/ Reviews / Fusion
BinJiang One: Round Two
by Tom Lee
on Friday, July 15, 2011 12:00 AM
Having shut for a few months in order to rebrand, redesign and generally reboot, The BinJiang One has been reborn. Maintaining its effortless sophistication, it has built even more character into its beautiful surroundings.
The behemoth restaurant has joined - in name at least - with Käfer, a restaurant, delicatessen and catering empire from Munich, to reinforce the Bavarian style and flavors inherent in this Paulaner-owned establishment. In addition to their already unique Snow Bar - one of the few places in Shanghai one can drink in sub-zero temperatures - the first floor features a cozy "hunting lodge", with antlers on the walls and a fireplace embedded in the whitewashed bricks.

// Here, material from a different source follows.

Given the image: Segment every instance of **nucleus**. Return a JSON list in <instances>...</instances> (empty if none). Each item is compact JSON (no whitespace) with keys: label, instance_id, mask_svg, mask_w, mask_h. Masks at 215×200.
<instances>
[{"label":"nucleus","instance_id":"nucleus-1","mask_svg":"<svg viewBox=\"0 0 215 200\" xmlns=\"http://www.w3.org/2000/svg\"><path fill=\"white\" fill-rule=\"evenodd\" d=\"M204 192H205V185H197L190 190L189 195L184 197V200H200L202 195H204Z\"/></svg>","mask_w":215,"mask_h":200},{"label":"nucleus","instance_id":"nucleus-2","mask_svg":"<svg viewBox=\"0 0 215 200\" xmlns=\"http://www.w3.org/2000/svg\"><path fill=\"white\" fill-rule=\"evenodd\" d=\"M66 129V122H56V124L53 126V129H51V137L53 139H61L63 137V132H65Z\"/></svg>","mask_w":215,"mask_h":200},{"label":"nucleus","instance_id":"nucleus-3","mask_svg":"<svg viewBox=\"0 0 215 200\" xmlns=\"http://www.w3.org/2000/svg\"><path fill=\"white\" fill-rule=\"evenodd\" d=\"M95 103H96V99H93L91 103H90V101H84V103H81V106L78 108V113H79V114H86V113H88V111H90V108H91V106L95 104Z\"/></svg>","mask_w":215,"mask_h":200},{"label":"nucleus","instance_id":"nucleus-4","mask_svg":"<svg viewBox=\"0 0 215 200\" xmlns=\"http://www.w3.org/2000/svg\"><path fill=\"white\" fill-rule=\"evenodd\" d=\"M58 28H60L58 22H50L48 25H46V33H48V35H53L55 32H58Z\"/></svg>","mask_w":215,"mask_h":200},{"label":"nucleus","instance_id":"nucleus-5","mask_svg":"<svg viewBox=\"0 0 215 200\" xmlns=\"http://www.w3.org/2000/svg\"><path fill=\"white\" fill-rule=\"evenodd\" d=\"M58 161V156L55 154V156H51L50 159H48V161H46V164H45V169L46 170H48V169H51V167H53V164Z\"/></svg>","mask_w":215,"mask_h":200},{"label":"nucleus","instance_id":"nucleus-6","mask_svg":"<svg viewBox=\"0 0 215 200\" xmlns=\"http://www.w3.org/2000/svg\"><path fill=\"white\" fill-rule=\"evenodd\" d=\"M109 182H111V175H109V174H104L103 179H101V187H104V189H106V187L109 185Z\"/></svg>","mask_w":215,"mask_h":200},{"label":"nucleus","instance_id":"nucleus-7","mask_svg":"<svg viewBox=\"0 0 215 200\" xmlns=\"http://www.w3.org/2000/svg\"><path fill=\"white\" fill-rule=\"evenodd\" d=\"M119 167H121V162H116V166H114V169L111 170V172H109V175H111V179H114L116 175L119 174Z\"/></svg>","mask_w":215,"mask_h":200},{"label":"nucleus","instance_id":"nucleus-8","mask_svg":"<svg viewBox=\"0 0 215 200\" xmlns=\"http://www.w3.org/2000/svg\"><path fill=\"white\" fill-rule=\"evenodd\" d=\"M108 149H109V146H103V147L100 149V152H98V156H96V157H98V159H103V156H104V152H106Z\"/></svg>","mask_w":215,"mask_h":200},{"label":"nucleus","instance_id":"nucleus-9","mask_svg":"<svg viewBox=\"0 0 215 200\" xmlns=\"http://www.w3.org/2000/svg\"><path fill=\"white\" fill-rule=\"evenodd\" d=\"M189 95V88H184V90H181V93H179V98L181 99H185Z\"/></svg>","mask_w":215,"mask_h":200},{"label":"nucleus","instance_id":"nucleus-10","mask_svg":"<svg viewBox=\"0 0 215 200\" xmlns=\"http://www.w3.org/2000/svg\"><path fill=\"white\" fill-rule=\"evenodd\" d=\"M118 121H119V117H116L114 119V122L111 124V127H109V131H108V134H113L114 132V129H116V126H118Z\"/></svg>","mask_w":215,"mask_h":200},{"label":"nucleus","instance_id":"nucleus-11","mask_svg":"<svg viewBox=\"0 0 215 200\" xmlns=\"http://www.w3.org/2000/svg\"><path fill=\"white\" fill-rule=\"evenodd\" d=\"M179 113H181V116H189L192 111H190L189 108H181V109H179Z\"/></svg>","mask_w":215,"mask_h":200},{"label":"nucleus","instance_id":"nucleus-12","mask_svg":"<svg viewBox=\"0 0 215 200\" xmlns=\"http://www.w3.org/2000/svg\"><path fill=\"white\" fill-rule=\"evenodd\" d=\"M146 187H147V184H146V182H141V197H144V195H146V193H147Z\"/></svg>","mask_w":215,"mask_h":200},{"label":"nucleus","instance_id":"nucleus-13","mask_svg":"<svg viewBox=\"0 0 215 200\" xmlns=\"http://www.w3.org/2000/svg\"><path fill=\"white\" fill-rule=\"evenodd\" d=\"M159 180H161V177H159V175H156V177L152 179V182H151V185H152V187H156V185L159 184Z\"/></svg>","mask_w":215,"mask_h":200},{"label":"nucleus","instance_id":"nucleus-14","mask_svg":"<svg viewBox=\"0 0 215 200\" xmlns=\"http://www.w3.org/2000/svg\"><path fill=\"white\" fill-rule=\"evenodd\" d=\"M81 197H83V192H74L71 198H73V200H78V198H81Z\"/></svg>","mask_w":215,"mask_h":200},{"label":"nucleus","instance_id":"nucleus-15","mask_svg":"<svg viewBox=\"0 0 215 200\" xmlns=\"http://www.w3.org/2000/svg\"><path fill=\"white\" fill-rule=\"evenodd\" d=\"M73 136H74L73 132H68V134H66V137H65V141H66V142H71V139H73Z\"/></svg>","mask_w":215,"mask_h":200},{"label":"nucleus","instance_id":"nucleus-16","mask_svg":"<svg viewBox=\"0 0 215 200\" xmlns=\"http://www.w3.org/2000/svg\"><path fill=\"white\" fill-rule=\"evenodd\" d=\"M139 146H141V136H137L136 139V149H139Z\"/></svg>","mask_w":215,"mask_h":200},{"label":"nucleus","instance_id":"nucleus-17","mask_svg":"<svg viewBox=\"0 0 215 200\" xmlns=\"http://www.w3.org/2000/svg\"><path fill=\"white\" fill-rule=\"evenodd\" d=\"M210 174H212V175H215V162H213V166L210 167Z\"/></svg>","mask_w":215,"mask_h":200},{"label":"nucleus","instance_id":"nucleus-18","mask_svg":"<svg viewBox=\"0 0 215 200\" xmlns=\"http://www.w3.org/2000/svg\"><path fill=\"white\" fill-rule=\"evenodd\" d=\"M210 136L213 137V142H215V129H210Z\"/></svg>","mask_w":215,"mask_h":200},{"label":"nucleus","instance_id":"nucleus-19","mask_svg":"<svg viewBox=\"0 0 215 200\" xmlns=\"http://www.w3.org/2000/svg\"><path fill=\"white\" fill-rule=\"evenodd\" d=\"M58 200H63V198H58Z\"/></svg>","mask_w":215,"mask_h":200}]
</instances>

At the very peak of the building perches a loft dining room reminiscent of the typical rural home featured in Country Life, while below ground hides a wine cellar; both these rooms are used for private dinners.
But upstairs is where the romance is. A dazzlingly white main dining area during the day, it is designed with wooden bookshelves and stone archways to maintain a rustic tenor, with floor-to-ceiling windows along the façade providing glorious views. In the evening, the lights of the Bund glint off the glass while smooth jazz music fills the room.
The menu has been concocted by a chef nabbed from The Savoy in London, mixing general Western dishes with specifically German fare - no one could mistake the Champagne Choucroute Consommé, despite its French influences, for anything other than a broth of that infamous pickled vegetable, sauerkraut, with a couple of sausages thrown in.
Braised Beef Tenderloin on the Bone (RMB388) is undoubtedly one of the highlights here. The tender chunk of meat is carefully arranged in the center of three baked baby potatoes, each nestling in a neat pool of lightly smoky sour cream. Alongside, a bean cassoulet is artfully arranged.
Elegance pervades Käfer by The BinJiang One: not a snooty, overbearing elegance that looks down on you with frightening condescension, but an elegance that is softly voiced through the universal sense of excellence that permeates through the food, the décor and the service. Not everything may agree with you - the Pan-seared Beef Tartar "Käfer Style" (RMB98) will never sit right with anybody who expects their tartare straight from the cow - but it's nigh on impossible not to feel enchanted by the polished refinement that imbues every aspect of the experience.
Romance, relaxation: there's room for it all at this four-level eatery. A beautiful achievement, from the décor to the dishes.